« Avec nous, il n'y aura pas de phase de rodage ». Daniel Alamélou a présenté ce mercredi sa liste et son programme pour les municipales de Sainte-Suzanne, près de la cascade Niagara. Une équipe qu'il dit ancrée localement et « prête à travailler tout de suite », contrairement à certains « aventuriers » de la politique.
Chaque colistier a présenté son parcours et ses motivations. La liste rassemble différents profils de la ville : retraités, professionnels de la santé, de l'éducation, du social, de la sécurité, de l'environnement ou du monde associatif. Le plus jeune, Benjamin Blainville, originaire de Bras-Pistolet, côtoie des profils expérimentés comme Antonio Grondin, 17 ans dans l'opposition municipale.
« Quand Daniel Alamélou était premier adjoint, la dette est passée de plus de 9 millions d'euros à 300 000 euros », a rappelé Antonio Grondin. Christian Picard, syndicaliste et président de la brigade nature, abonde : « Sainte-Suzanne arrive à un tournant. Il faut quelqu'un qui a le profil et la tête sur les épaules ». Anselme Vitry, enseignant et ancien élu, résume : « Pas besoin de quelqu'un venu d'ailleurs. Ici, on a ce qu'il faut ».

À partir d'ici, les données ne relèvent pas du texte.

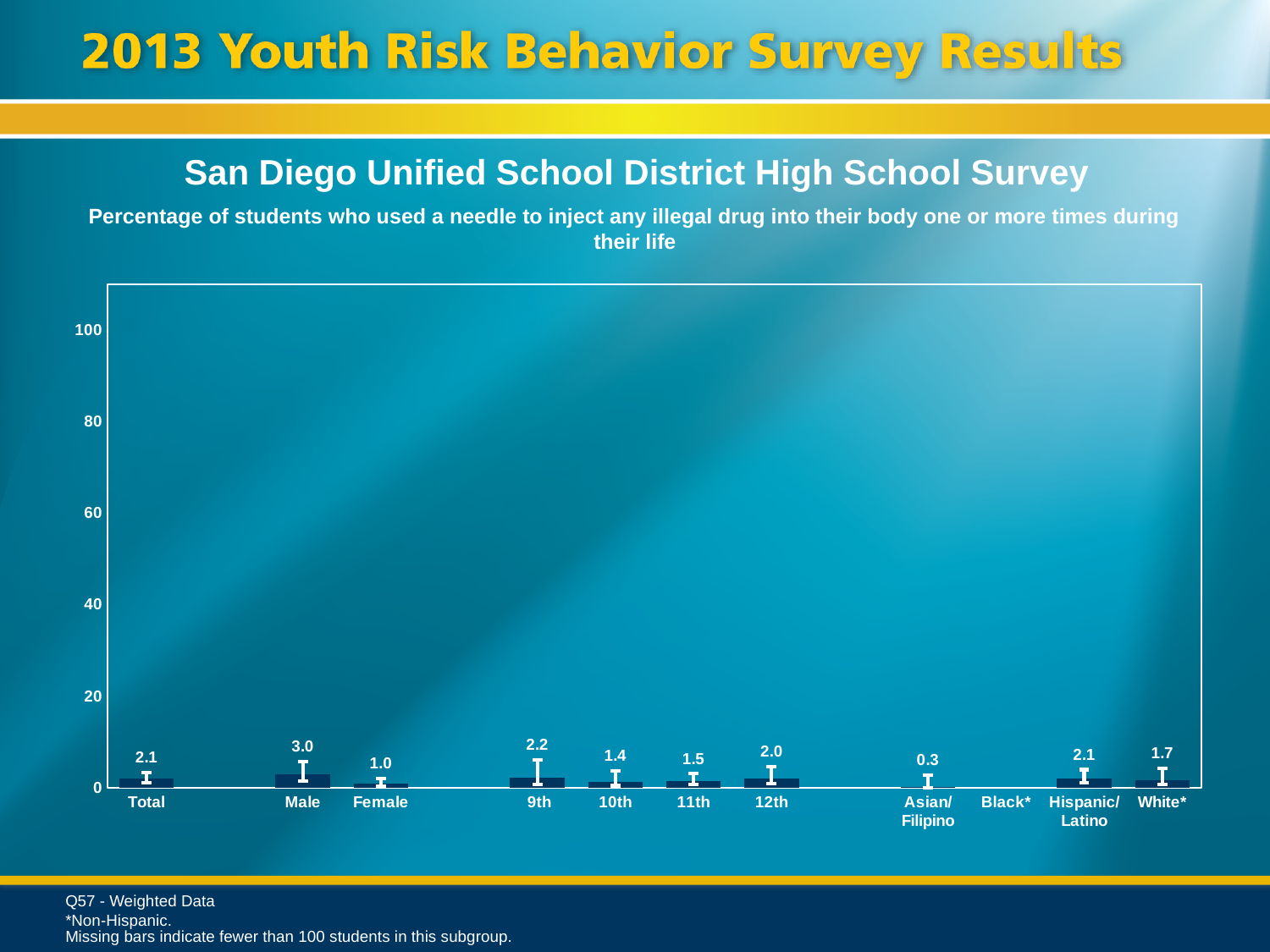
Which category has the highest value? Male What is the value for 9th grade? 2.2 What is the value for Asian/Filipino? 0.3 How many categories are labeled on the x axis? 11 Is the value for Total greater or less than 20? less What is the value for Female? 1.0 Which category has no bar plotted? Black* Which is larger, the value for 12th grade or the value for 10th grade? 12th What is the value for Male? 3.0 What kind of chart is shown? bar chart Which category with a plotted bar has the lowest value? Asian/Filipino What is the difference between the values for Male and Female? 2.0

Le programme comprend six axes. Daniel Alamélou évoque la nécessité de « repenser l'aménagement du territoire » face aux risques d'inondation. « On ne peut plus construire comme avant avec les risques d'inondation », insiste-t-il. Parmi les mesures phares : création d'un pôle santé, places d'accueil d'urgence pour les victimes de violences intrafamiliales, nouveau pôle pour la police municipale.

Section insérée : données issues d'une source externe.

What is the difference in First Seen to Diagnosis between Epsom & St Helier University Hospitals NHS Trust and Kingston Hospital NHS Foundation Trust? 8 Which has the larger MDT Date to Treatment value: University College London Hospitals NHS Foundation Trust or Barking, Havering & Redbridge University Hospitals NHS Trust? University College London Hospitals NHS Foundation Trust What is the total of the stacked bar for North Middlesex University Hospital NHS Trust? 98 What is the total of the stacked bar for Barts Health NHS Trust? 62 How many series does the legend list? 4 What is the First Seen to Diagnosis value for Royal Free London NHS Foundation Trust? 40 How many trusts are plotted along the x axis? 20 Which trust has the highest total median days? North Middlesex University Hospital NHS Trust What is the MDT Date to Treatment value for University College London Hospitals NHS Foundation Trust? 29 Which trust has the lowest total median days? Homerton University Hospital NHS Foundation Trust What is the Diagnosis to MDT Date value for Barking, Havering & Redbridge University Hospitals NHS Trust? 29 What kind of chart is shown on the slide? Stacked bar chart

La réhabilitation du centre-ville occupe une place importante, avec une sollicitation des fonds de rénovation urbaine. Le candidat dit avoir déjà rencontré la présidente de l'Agence nationale de la rénovation urbaine. Le front de mer sera réaménagé en « lieu de vie » avec éclairage solaire et pôle multiculturel. « On ne veut pas de grandes structures déficitaires, mais des équipements accessibles et adaptés », précise-t-il.
Sur le plan financier, Daniel Alamélou dresse un constat critique. « On demande beaucoup aux habitants, avec une fiscalité parmi les plus fortes de l'île, mais on ne va pas chercher suffisamment de financements ailleurs ». Avec un budget de 46 millions d'euros, il affirme que de nombreux projets peuvent être financés jusqu'à 80 %. Il s'engage à respecter le paiement des factures sous 30 jours et à mettre fin aux emprunts toxiques.
Le programme prévoit également un conseil municipal des jeunes, un centre funéraire, des équipements de loisirs dans les Hauts sur le modèle du Colorado à Saint-Denis, un village artisanal à Commune-Bègue. Face à la saturation des collèges, une réflexion sur la création d'un collège privé est engagée. « Notre différence ? La connaissance de Sainte-Suzanne », conclut le candidat, évoquant des « zones d'ombre » dans la situation financière communale qu'il entend clarifier dès son éventuelle élection.